Томас де Квинси, будучи студентом Оксфорда, заболел и, дабы заглушить боль, начал принимать опий, к которому скоро пристрастился, и потом выпустил книгу "Исповедь английского курильщика опия" (1812). Книга эта оказалась такой талантливой и полной таких необыкновенных видений, что она на многие десятилетия сделалась настольной для десятков тысяч людей.
Де Квинси был и вправду человеком острого, парадоксального ума и большой фантазии. На его очерк "Убийство как один из видов изящных искусств" опирался, например, не меньший мастер иронического рассказа Р. Л. Стивенсон в своих "Похождениях принца Флоризеля".
"Существует, - рассказывает нам де Квинси, - некий клуб любителей убийств, в котором регулярно читаются доклады о самых остроумно задуманных и искусно совершенных преступлениях. Задача клуба - выискать наиболее совершенные, исполненные художественных достоинств виды этого искусства. Один из подобных докладов де Квинси и излагает в своем очерке. К убийству, говорит докладчик, не следует относиться слишком легкомысленно. "Если человек начинает злоупотреблять убийствами, то скоро и грабеж окажется ему нипочем, от грабежа же он перейдет к пьянству и нарушению дня субботнего, а далее к невежливости и неаккуратности. Стоит вам вступить на этот скользкий путь - и невозможно представить себе, до чего вы дойдете".
Это была одна из первых попыток "дразнить буржуа", доказывая ему относительность казалось бы на века вечные установленных моральных понятий. Со временем появится еще и подобного типа очерк Оскара Уайлда "Кисть, перо и отрава".
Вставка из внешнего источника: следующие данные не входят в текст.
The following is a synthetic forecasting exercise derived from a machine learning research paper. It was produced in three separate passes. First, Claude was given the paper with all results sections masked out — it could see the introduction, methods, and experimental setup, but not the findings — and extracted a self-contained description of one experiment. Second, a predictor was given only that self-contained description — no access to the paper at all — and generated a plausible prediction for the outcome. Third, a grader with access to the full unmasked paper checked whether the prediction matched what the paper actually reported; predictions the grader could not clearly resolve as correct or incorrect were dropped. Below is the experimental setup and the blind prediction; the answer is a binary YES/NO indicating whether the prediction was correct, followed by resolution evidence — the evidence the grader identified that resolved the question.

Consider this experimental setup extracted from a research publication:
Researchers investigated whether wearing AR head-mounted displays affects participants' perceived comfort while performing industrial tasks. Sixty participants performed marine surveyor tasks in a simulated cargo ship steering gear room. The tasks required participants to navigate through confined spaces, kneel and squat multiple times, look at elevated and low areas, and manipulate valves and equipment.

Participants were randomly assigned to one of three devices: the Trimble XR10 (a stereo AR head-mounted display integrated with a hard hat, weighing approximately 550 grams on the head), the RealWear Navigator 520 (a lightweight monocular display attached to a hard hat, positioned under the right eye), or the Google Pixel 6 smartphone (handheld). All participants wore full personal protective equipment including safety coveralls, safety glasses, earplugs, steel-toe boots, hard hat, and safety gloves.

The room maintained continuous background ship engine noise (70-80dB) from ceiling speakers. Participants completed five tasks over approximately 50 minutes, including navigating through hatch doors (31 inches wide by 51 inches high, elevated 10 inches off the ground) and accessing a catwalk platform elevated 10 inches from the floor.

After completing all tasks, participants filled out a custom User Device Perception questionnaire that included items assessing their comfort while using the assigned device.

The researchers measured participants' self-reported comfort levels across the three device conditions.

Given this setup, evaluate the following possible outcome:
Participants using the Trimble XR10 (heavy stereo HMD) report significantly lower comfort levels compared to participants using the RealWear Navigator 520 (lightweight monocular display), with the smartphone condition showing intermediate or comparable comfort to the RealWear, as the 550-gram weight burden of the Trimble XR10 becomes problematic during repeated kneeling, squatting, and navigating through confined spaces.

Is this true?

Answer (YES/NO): YES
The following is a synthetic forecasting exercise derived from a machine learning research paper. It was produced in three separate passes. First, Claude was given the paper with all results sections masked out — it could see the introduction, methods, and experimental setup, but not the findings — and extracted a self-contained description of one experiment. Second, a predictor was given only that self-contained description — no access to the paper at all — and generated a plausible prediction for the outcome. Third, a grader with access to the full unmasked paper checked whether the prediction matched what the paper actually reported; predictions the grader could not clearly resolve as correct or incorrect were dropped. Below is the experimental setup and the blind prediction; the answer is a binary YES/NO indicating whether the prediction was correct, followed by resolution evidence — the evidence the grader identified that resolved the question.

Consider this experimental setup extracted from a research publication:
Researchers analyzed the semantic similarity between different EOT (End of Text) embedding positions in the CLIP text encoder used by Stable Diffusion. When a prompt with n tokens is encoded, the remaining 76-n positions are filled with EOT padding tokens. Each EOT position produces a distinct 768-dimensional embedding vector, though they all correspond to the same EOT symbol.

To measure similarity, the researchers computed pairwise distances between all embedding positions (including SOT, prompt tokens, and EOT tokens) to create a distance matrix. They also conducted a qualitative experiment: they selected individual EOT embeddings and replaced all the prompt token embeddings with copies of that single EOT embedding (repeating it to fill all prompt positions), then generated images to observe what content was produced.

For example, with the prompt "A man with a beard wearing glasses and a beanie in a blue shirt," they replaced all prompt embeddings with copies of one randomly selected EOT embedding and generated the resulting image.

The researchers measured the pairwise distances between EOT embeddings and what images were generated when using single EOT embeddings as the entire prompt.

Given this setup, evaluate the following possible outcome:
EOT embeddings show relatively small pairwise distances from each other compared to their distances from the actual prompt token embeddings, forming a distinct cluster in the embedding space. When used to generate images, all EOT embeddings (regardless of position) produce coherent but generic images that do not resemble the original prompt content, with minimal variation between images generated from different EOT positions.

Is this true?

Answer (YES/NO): NO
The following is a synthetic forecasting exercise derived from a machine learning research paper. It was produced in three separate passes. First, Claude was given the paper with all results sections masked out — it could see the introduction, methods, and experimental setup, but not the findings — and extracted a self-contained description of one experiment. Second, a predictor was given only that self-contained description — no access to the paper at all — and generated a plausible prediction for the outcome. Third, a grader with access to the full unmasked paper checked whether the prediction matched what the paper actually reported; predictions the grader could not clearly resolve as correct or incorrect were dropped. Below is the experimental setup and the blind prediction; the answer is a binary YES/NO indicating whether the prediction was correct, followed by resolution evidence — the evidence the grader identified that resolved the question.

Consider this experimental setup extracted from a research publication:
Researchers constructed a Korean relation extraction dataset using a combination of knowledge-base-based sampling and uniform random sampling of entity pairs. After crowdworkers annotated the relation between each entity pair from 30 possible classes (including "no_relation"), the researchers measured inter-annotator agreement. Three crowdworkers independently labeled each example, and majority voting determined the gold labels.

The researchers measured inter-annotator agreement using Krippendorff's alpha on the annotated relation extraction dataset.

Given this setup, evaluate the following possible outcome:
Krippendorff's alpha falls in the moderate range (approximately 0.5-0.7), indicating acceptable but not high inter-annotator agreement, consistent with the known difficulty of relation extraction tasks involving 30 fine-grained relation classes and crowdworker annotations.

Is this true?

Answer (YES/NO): NO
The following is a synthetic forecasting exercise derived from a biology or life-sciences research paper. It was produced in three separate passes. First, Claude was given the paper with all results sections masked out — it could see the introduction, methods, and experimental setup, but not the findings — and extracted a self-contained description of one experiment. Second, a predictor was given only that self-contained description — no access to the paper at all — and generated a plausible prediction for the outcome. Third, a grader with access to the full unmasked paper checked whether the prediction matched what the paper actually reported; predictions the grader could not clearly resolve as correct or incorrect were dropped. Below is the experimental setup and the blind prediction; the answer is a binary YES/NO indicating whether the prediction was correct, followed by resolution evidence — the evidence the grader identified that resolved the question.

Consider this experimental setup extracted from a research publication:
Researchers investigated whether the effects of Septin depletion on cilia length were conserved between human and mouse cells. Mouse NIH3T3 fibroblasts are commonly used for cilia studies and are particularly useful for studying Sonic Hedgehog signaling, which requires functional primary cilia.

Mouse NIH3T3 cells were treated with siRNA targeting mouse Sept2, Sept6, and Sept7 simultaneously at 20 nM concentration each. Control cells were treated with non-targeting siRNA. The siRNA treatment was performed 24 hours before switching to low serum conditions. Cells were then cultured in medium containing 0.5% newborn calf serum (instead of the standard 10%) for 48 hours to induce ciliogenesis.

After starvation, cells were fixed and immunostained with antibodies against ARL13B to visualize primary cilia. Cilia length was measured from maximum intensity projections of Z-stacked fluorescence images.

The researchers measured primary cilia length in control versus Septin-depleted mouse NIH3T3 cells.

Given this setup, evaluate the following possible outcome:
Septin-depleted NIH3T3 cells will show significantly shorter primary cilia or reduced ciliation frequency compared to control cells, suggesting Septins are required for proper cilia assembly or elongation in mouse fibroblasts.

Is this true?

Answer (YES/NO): NO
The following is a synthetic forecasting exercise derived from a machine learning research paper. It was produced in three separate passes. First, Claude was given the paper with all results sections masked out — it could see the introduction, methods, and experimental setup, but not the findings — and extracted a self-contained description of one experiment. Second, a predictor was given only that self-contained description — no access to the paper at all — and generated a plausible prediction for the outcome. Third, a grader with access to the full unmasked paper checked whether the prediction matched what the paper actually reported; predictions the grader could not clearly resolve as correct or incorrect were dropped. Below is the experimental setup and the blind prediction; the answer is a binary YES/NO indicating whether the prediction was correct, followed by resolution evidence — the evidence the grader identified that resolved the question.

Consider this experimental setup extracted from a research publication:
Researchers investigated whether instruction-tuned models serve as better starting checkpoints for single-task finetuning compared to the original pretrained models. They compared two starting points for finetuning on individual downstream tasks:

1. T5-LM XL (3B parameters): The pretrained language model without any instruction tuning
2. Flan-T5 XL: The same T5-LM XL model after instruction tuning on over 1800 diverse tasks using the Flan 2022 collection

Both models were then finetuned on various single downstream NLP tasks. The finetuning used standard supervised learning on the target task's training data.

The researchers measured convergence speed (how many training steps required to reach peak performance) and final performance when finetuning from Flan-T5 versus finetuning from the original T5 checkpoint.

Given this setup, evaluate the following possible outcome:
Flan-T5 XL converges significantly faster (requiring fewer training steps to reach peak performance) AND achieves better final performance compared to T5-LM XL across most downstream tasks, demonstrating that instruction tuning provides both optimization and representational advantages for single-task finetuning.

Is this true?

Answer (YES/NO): YES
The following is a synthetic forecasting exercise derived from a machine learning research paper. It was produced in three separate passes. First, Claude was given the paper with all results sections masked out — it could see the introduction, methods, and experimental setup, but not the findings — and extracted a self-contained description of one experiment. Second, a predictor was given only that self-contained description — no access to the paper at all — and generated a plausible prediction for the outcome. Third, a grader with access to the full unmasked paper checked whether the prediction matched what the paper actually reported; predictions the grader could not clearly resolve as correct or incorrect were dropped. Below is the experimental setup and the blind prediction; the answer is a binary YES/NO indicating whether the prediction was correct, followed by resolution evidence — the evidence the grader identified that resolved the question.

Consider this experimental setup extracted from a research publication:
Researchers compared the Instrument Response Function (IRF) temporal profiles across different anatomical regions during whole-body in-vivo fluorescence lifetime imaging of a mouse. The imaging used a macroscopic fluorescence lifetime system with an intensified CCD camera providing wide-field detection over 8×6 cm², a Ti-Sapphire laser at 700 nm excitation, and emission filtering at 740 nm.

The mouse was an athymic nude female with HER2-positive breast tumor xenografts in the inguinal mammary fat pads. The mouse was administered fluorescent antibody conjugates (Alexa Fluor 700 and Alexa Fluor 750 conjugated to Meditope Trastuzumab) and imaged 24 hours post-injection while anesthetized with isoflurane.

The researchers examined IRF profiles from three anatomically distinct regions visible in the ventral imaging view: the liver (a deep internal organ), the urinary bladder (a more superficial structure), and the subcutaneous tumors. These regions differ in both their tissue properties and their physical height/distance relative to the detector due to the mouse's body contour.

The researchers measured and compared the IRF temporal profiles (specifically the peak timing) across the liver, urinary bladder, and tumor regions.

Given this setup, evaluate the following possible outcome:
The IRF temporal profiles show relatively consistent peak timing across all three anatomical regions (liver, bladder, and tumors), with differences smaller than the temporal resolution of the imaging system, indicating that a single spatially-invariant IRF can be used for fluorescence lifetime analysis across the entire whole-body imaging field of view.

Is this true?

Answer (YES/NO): NO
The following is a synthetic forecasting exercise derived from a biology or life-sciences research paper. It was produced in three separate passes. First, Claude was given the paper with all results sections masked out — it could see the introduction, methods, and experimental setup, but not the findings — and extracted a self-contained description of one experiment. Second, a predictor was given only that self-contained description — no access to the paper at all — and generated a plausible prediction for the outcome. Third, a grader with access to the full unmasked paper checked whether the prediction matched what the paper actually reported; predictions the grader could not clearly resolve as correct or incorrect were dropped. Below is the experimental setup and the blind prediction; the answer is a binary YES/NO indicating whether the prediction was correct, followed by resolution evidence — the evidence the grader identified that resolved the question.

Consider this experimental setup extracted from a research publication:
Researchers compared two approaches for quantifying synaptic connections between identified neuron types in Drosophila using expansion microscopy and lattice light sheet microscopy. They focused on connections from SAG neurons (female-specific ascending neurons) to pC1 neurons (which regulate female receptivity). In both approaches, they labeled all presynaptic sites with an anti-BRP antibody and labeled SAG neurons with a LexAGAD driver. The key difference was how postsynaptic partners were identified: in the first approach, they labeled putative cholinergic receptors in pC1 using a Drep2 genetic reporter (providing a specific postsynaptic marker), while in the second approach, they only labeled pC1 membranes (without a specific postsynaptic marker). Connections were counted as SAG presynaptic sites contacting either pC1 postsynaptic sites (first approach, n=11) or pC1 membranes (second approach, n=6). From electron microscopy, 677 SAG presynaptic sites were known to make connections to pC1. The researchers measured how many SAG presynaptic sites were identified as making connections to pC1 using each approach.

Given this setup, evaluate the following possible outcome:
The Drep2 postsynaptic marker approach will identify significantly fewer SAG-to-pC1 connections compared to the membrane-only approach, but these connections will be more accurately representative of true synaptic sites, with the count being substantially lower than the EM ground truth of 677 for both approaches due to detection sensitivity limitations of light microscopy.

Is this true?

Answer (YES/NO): NO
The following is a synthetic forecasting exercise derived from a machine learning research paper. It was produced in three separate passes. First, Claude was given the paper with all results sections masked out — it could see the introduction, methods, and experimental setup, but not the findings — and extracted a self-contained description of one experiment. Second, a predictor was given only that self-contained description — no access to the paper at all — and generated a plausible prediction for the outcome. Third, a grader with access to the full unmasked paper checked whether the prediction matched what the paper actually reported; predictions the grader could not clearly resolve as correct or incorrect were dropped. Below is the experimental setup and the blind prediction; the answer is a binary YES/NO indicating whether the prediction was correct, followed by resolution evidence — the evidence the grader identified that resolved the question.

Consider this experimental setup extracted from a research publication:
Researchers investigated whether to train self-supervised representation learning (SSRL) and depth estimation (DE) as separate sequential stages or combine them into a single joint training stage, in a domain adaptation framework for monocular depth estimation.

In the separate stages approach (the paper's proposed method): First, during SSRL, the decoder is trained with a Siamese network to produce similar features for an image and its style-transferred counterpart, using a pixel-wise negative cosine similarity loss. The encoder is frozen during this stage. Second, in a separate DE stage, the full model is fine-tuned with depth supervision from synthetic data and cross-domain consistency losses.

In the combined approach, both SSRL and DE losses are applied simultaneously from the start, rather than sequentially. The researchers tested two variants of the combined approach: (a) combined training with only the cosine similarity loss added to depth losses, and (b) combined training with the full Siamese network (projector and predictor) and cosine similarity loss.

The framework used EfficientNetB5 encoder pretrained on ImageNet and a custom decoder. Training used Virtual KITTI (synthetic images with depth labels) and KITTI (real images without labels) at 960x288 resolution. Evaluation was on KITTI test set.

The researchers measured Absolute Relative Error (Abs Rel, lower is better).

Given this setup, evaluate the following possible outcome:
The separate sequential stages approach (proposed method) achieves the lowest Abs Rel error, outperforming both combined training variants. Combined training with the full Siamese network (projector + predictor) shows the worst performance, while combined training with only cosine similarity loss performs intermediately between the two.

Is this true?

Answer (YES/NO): NO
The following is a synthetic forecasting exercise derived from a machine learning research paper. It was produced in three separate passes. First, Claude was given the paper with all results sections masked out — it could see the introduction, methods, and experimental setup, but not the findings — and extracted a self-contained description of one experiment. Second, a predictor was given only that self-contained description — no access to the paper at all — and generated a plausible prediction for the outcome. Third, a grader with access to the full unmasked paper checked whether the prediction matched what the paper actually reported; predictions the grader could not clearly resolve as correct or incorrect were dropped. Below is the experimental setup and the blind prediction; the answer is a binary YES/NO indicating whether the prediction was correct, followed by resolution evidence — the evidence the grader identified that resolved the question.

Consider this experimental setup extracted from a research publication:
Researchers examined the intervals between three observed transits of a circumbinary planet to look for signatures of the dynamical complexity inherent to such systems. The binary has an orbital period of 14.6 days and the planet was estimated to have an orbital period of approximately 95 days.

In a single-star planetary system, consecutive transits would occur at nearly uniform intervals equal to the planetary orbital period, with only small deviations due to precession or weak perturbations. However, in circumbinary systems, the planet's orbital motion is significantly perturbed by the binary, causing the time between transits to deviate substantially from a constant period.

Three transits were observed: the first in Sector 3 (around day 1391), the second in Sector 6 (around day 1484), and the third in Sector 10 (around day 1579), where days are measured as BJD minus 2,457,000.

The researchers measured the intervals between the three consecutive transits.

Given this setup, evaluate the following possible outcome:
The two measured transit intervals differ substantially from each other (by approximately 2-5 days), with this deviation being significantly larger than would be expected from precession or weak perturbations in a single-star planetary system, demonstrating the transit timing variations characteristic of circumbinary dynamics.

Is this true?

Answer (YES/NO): YES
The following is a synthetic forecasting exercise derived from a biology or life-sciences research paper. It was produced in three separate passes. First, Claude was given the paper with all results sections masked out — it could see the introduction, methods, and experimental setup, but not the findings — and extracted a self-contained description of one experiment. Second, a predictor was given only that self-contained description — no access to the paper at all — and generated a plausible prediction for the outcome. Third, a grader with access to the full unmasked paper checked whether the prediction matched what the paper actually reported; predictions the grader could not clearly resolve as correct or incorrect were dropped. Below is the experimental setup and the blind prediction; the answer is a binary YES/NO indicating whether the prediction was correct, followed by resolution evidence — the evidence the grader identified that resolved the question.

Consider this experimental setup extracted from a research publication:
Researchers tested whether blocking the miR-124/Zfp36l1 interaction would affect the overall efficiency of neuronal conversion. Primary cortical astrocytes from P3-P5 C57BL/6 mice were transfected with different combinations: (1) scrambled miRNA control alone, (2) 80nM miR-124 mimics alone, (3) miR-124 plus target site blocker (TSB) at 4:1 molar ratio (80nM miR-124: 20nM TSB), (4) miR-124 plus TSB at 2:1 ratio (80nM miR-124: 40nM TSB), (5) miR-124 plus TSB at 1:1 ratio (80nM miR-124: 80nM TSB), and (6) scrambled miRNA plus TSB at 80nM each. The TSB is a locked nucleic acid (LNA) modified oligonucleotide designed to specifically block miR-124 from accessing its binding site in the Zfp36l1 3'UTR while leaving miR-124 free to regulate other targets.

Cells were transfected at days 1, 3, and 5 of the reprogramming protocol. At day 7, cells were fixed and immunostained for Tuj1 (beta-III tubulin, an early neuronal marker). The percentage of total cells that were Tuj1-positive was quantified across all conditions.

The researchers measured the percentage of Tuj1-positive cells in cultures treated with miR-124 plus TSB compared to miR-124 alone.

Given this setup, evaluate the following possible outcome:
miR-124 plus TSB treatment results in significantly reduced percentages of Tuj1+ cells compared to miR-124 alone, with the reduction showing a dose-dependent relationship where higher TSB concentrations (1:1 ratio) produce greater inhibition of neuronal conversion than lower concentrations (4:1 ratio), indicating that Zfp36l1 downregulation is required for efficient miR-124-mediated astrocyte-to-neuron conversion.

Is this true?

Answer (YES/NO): YES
У Конан Дойля задача другая. Он никого специально не дразнит и все равно стремится прорвать ткань обыденности. Ведь недаром его привлекают только те дела, "в которых есть что-нибудь необычное, а порою даже фантастическое".
Да и исход этих дел весьма не похож на тот, который был столь привычен для читателя "полицейских романов". Лондонская публика лишилась своего любимого зрелища публичных казней на площади Тайберн (ныне - одна из центральных площадей английской столицы Марбл Арч) еще в 1783 году более чем за сто лет до появления первой повести о Шерлоке Холмсе, но Конан Дойль не желает доставлять своим читателям и более скромного удовольствия рассказами о казнях, совершенных за тюремными стенами. Он вообще руководствуется не уголовным кодексом, а своеобразным "кодексом чести", и его интересует не только, как совершено преступление, но и почему оно совершено. Автор ни на минуту не дает нам забыть, что Шерлок Холмс - отнюдь не государственный чиновник, а частный сыщик. Он может передать уличенного преступника властям, может его отпустить - для этого ему надо только убедиться, что тот достаточно напуган и никогда больше на чужие интересы не посягнет ("Голубой карбункул"). А порою на помощь Шерлоку Холмсу приходит божий суд - иначе и не выразишься. Злодей из "Собаки Баскервилей", которого самое время везти в тюрьму, гибнет на болоте. Герой "Этюда в багровых тонах" - человек благородный, но как-никак убивший двух своих противников, умирает от аневризмы, так и не дождавшись суда. В "Пестрой ленте" убийца сам гибнет от укуса змеи, которую пытался натравить на падчерицу. В "Знаке четырех" преступник опять, как и в "Этюде в багровых тонах", - тоже мститель, но его враг умер своей смертью, и его ждет всего лишь возвращение на каторгу, чего он, по правде говоря, заслужил, убив часового при побеге на родину. В "Тайне Боскомской долины" Шерлок Холмс по сути дела отпускает убийцу, в справедливость поступка которого он поверил, - он дает ему умереть своей смертью.